Model Profiling Configuration

RIME performs some profiling of the model in order to inform which tests to run.
This can take some time, depending on the size of the dataset, so we provide some options to control this.
By default, RIME will attempt to infer an optimal value for all of these options, so only use these parameters if you think RIME is not selecting appropriate values.

Template

This configuration should be specified within the AI Stress Testing Configuration JSON file, under the model_profiling_info parameter.

{
  ...,
  "model_profiling_info": {
    "nrows_for_summary": null,
    "nrows_for_feature_importance": null,
    "feature_importance_config": {
       "path": "path/to/feature/importance.csv",
       "feature_imp_column": "featureImportance",
       "feature_name_column": "featureName"
    },
    "impact_metric": null,
    "drift_impact_metric": null,
    "metric_configs": {...}
  }
}

Arguments

nrows_for_summary: int or null, default = null

The number of rows to use for calculating summary metrics of model. You may want to specify a smaller amount if making calls to your model takes a while.
nrows_for_feature_importance: int or null, default = null

The number of rows to use when calculating feature importance of the model. You may want to specify a smaller amount if making calls to your model takes a while.

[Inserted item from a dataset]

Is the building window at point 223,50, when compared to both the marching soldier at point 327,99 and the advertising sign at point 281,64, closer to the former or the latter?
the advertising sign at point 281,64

If a feature importance config is provided, this will be ignored.
feature_importance_config: mapping or null, default = null

If you want to provide information about feature importance, you should specify that here. The value of this key should be another dictionary with the following key value pairs:
- path: str
  
  Path to csv or parquet file containing feature importance information, should be relative to mount_dirs/data subdirectory.
- feature_imp_column: str
  
  Name of the column in this csv that corresponds to feature importance values.
- feature_name_column: str
  
  Name of the column in this csv that corresponds to the feature name.
impact_metric: MetricName or null, default = null

The metric to use when computing model impact for abnormal input and transformation tests.
drift_impact_metric: MetricName or null, default = null

The metric to use when computing model impact for drift tests.
impact_label_threshold: int, default = 0.8

When the fraction of labeled rows in the evaluation data falls below this threshold, Average Prediction is used for impact_metric and drift_impact_metric.
metric_configs: mapping or null, default = null

The parameters to configure each metric used during testing. For instance, to configure NDCG to accumulate only to a specific rank k=50, specify {"normalized_discounted_cumulative_gain": {"k": 50}}.